**Problem details:** Copy, word for word, each line of the data below from the first through the line containing "広報誌「長寿」第73号|長岡三古老人福祉会", and stop there.

**Data extracts:**
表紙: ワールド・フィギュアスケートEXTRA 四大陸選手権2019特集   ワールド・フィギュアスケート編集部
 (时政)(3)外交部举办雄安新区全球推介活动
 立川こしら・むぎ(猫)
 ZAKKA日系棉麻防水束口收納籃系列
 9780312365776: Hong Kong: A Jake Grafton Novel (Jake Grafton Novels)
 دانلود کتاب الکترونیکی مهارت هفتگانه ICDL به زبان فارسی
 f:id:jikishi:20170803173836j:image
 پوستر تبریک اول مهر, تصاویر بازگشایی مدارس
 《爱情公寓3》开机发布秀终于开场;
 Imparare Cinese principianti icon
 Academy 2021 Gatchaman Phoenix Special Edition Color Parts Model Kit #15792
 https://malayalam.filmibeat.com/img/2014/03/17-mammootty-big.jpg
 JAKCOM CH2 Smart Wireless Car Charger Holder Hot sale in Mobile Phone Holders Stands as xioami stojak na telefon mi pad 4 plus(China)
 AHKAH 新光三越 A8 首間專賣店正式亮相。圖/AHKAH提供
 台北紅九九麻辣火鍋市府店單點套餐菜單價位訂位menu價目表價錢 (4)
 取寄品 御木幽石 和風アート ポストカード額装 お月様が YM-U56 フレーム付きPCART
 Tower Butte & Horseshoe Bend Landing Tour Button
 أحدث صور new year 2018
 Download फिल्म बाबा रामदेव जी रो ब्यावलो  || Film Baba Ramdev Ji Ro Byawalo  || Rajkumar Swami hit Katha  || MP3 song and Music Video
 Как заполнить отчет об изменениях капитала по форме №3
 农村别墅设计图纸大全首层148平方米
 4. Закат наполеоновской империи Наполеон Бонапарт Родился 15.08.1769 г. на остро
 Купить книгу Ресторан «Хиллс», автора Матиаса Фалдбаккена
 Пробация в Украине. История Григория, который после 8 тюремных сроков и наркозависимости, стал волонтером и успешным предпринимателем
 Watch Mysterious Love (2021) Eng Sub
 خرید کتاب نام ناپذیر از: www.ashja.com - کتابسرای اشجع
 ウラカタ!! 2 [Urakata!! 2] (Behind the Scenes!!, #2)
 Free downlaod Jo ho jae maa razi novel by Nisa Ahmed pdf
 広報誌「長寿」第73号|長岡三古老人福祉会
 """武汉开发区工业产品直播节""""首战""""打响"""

**Final answer:**
表紙: ワールド・フィギュアスケートEXTRA 四大陸選手権2019特集   ワールド・フィギュアスケート編集部
 (时政)(3)外交部举办雄安新区全球推介活动
 立川こしら・むぎ(猫)
 ZAKKA日系棉麻防水束口收納籃系列
 9780312365776: Hong Kong: A Jake Grafton Novel (Jake Grafton Novels)
 دانلود کتاب الکترونیکی مهارت هفتگانه ICDL به زبان فارسی
 f:id:jikishi:20170803173836j:image
 پوستر تبریک اول مهر, تصاویر بازگشایی مدارس
 《爱情公寓3》开机发布秀终于开场;
 Imparare Cinese principianti icon
 Academy 2021 Gatchaman Phoenix Special Edition Color Parts Model Kit #15792
 https://malayalam.filmibeat.com/img/2014/03/17-mammootty-big.jpg
 JAKCOM CH2 Smart Wireless Car Charger Holder Hot sale in Mobile Phone Holders Stands as xioami stojak na telefon mi pad 4 plus(China)
 AHKAH 新光三越 A8 首間專賣店正式亮相。圖/AHKAH提供
 台北紅九九麻辣火鍋市府店單點套餐菜單價位訂位menu價目表價錢 (4)
 取寄品 御木幽石 和風アート ポストカード額装 お月様が YM-U56 フレーム付きPCART
 Tower Butte & Horseshoe Bend Landing Tour Button
 أحدث صور new year 2018
 Download फिल्म बाबा रामदेव जी रो ब्यावलो  || Film Baba Ramdev Ji Ro Byawalo  || Rajkumar Swami hit Katha  || MP3 song and Music Video
 Как заполнить отчет об изменениях капитала по форме №3
 农村别墅设计图纸大全首层148平方米
 4. Закат наполеоновской империи Наполеон Бонапарт Родился 15.08.1769 г. на остро
 Купить книгу Ресторан «Хиллс», автора Матиаса Фалдбаккена
 Пробация в Украине. История Григория, который после 8 тюремных сроков и наркозависимости, стал волонтером и успешным предпринимателем
 Watch Mysterious Love (2021) Eng Sub
 خرید کتاب نام ناپذیر از: www.ashja.com - کتابسرای اشجع
 ウラカタ!! 2 [Urakata!! 2] (Behind the Scenes!!, #2)
 Free downlaod Jo ho jae maa razi novel by Nisa Ahmed pdf
 広報誌「長寿」第73号|長岡三古老人福祉会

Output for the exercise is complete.